(READING PASSAGE)

*** Begin section ***

Ford v. State Farm Mutual Automobile Insurance Co.

POPE, Justice,

dissenting.

The majority has ruled that an insurer that files a general denial after it has been sued, thereby breaches its contract and waives conditions precedent as well as the exclusions expressed in a policy. In short, the holding is that the insurer’s general denial strips it of an otherwise lawful defense.

Joan Ford was a passenger in an automobile driven by Shirley Harvey. When the Harvey car collided with a vehicle driven by uninsured Jeffrey Whitten, Joan Ford was killed. Joan Ford was insured by State Farm Insurance. The Harvey vehicle was insured by Gulf Insurance Company. The Whitten vehicle was uninsured.

Plaintiff Robert William Ford filed this suit against State Farm and Gulf Insurance on July 21, 1970, and State Farm answered by a general denial. Plaintiff filed an amended petition against the same two defendants but prayed for damages irf" the amount of 30,000 dollars. The defendant State Farm then filed an answer (1) denying that Joan Ford was either married to or a relative of Robert William Ford, the insured, (2) alleging that Shirley Harvey’s negligence was the sole cause of the accident, and (3) denying liability in the amount of 30,000 dollars or in any amount.

*** End section ***

(APPLY WHAT YOU READ)
[1] From the dissenting opinion, write out the passage that begins at the words "Joan Ford was a" and ends after the words "in any amount.".
[2] Answer these questions from the dissenting opinion.
(a) Who was driving the automobile in which Joan Ford was a passenger?
(b) Which company insured the Harvey vehicle?
(c) On what date did Robert William Ford file suit against State Farm and Gulf Insurance?

(ENTRIES SHOWN)

*** Begin section ***

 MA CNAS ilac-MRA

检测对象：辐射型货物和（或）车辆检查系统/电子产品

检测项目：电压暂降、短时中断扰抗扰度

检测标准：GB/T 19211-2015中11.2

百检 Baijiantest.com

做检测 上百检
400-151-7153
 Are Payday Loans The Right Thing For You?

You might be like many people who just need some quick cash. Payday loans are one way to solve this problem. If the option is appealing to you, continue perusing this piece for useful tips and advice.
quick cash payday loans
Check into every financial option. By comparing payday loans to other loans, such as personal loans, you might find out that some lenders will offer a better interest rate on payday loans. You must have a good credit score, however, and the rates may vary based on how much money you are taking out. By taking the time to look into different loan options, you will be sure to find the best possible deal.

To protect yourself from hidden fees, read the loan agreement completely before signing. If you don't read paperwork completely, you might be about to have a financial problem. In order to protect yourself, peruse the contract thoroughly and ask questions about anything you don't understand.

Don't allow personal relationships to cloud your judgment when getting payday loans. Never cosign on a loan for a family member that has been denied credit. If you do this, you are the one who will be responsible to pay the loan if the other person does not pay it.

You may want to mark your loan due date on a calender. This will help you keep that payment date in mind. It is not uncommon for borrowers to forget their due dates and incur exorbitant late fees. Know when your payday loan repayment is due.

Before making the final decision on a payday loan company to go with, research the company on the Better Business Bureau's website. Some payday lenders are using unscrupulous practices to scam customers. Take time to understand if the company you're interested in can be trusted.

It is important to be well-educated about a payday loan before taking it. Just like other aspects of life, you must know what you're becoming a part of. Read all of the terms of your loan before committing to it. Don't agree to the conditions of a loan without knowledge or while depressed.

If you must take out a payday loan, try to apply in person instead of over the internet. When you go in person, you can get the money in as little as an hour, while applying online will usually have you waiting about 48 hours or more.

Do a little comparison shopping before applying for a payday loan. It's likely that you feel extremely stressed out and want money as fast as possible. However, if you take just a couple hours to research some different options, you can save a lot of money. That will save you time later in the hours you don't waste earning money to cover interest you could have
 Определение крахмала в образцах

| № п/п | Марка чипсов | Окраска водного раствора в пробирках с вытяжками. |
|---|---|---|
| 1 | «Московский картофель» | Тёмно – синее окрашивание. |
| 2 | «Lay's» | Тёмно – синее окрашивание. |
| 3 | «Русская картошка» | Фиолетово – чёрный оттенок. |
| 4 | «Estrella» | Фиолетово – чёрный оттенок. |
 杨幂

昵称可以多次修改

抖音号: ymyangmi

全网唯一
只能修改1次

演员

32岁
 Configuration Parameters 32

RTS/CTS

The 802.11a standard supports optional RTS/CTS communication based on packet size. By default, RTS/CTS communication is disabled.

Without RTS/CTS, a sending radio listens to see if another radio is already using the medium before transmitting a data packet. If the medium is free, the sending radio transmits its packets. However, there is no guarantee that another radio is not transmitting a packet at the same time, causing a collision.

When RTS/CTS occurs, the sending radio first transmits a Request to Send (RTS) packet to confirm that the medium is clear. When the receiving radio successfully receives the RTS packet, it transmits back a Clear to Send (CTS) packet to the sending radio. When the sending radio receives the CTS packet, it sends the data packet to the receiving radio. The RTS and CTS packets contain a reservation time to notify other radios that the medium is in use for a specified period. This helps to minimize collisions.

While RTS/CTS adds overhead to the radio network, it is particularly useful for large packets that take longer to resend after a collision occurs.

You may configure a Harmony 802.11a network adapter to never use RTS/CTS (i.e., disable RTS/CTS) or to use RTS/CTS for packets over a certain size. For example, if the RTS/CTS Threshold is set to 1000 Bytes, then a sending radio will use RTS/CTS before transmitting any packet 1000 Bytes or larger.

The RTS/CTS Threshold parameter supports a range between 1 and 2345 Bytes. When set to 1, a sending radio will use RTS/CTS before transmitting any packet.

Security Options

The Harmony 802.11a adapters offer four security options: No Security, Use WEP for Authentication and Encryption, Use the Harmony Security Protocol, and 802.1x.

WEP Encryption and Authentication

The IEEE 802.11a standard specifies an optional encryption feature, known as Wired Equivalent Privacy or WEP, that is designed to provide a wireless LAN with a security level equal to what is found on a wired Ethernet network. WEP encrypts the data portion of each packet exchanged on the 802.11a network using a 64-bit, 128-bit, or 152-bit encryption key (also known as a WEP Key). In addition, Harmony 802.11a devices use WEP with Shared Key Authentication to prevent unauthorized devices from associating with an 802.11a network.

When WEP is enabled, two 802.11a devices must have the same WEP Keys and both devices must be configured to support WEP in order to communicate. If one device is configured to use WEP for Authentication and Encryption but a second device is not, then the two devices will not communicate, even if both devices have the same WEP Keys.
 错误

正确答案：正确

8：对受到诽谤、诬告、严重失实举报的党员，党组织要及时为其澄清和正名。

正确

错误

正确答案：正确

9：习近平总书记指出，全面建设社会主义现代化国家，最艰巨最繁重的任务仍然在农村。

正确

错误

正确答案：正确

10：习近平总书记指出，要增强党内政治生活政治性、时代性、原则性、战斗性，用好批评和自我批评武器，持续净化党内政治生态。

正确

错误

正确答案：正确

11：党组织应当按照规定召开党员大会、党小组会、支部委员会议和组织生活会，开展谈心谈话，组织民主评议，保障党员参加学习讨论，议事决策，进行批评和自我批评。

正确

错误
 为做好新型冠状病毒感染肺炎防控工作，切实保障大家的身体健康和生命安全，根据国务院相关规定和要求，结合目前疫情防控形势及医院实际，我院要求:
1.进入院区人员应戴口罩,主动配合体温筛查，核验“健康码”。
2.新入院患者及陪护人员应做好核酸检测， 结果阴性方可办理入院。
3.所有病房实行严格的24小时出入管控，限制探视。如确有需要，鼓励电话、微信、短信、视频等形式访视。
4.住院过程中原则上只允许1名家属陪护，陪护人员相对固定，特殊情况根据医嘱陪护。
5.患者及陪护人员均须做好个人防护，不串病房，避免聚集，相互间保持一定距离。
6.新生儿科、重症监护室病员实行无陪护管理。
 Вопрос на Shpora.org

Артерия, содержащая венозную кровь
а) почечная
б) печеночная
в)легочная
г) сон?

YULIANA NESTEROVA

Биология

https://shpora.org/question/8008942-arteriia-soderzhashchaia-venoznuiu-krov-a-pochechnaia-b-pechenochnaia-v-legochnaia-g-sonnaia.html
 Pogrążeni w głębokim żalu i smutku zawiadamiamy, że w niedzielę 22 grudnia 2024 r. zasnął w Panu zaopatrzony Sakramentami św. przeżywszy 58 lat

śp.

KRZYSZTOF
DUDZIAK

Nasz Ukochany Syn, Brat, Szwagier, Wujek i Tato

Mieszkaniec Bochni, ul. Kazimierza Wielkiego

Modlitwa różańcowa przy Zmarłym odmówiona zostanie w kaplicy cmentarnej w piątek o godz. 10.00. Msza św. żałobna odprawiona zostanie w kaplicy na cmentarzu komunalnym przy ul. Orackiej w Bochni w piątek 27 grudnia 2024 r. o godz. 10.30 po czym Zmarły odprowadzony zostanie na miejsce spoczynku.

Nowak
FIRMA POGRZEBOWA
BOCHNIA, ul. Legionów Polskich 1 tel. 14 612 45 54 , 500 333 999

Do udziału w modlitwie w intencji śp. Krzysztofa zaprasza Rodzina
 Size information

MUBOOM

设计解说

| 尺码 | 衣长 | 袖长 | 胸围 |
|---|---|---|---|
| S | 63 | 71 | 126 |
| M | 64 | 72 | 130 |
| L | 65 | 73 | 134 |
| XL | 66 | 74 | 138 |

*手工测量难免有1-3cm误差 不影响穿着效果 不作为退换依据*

*** End section ***

(RESULTS)
[1]
Joan Ford was a passenger in an automobile driven by Shirley Harvey. When the Harvey car collided with a vehicle driven by uninsured Jeffrey Whitten, Joan Ford was killed. Joan Ford was insured by State Farm Insurance. The Harvey vehicle was insured by Gulf Insurance Company. The Whitten vehicle was uninsured.

Plaintiff Robert William Ford filed this suit against State Farm and Gulf Insurance on July 21, 1970, and State Farm answered by a general denial. Plaintiff filed an amended petition against the same two defendants but prayed for damages irf" the amount of 30,000 dollars. The defendant State Farm then filed an answer (1) denying that Joan Ford was either married to or a relative of Robert William Ford, the insured, (2) alleging that Shirley Harvey’s negligence was the sole cause of the accident, and (3) denying liability in the amount of 30,000 dollars or in any amount.

[2]
(a) Shirley Harvey
(b) Gulf Insurance Company
(c) July 21, 1970